Sunday, 4 March 2007

The Widening Gyre

Turning and turning in the widening gyre
The falcon cannot hear the falconer;
Things fall apart; the centre cannot hold;
Mere anarchy is loosed upon the world,

There's nothing like a positive news story on the morning of one of the biggest games of your season, and sure enough, Jamie Jackson's expose in The Observer is nothing like a positive news story. A cockney Deep Throat from inside the dressing room has revealed a culture of reckless high-stakes gambling is causing division within West Ham and rupturing morale to such an extent that the first-team squad, already riven by cliques, is 'spiralling out of control' - and the players, manager and directors already know that they can do nothing to stop the club being relegated.

Meanwhile, Jason Burt in the Independent focuses on Curbishley's mountain- strapline: Ten weeks in, 10 games to go and the West Ham manager sees the enormity of the crisis. It reports the visit of some bailiffs to West Ham last week as a corollary of the moral bankruptcy of the club. In truth, the debt collectors in question were actually at the training ground on Monday to claim the £800 Carlton Cole owes for non-payment of the London Congestion Charge. If it's indicative of anything, then it's that Carlton is not the sharpest tool (or striker) in the box.

There's a rare piece of pro-West Ham sentiment in the Telegraph with Patrick Barclay claiming that if West Ham are guilty (of infringing league rules over the transfers of Tevez and Mascherano) , so are the Premier League. He asks what will the Premier League suspect next? That rain is wet? The gradual dawn of a notion that there might have been something questionable about the deals is hard to credit.

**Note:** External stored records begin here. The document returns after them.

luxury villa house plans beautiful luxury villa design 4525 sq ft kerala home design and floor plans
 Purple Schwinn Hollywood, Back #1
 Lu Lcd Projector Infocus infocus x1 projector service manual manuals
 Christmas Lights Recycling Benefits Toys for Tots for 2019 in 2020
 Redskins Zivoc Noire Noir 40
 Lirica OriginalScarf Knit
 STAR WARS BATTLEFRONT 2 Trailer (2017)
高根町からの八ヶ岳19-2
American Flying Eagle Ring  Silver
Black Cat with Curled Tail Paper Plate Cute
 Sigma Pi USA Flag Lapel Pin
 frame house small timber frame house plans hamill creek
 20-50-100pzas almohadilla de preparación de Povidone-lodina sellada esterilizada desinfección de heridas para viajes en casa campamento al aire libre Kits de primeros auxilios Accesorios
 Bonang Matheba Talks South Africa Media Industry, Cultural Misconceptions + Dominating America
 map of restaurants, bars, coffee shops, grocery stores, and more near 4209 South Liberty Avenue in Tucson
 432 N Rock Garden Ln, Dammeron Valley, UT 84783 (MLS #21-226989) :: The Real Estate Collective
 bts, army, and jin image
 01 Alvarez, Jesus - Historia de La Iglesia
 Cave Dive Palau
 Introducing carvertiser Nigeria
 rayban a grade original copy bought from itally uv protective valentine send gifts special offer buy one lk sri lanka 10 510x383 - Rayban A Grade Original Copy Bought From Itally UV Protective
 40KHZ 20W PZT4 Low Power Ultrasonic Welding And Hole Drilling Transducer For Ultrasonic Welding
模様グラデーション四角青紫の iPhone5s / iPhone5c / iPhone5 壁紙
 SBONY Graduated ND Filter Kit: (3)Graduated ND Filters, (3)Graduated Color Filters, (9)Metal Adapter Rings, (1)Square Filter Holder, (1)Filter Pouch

If Premier League officials really did not know that the registration of at least one of the players was partly owned by a third party, they were all but alone. The BBC and everyone else had broadcast it throughout the land and newspapers aired the shameless boasts of Kia Joorabchian, the entrepreneur who had dealt with West Ham's erstwhile chairman, Terry Brown. Yet the Premier League - and the FA - waved the deal through. If West Ham are guilty of endangering the game's integrity, so are the Premier League and FA. Yet who administers the administrators?

Intriguingly, Stewart Robson offers a Derridaesque deconstruction of the languor inflicting our current squad. He suggests that under severe pressure all footballers' flaws will become prominent. Even when a player has matured and developed his game, his frailties will reappear at crucial moments if not fully focused. The best players overcome them. Lesser players allow them to escalate. He argues that having watched West Ham this season it is obvious that several players cannot cope mentally with the pressure, concluding that the misplaced arrogance and self-belief of last year has been replaced by fear, insecurity and a realisation that many of them are not of Premiership standard.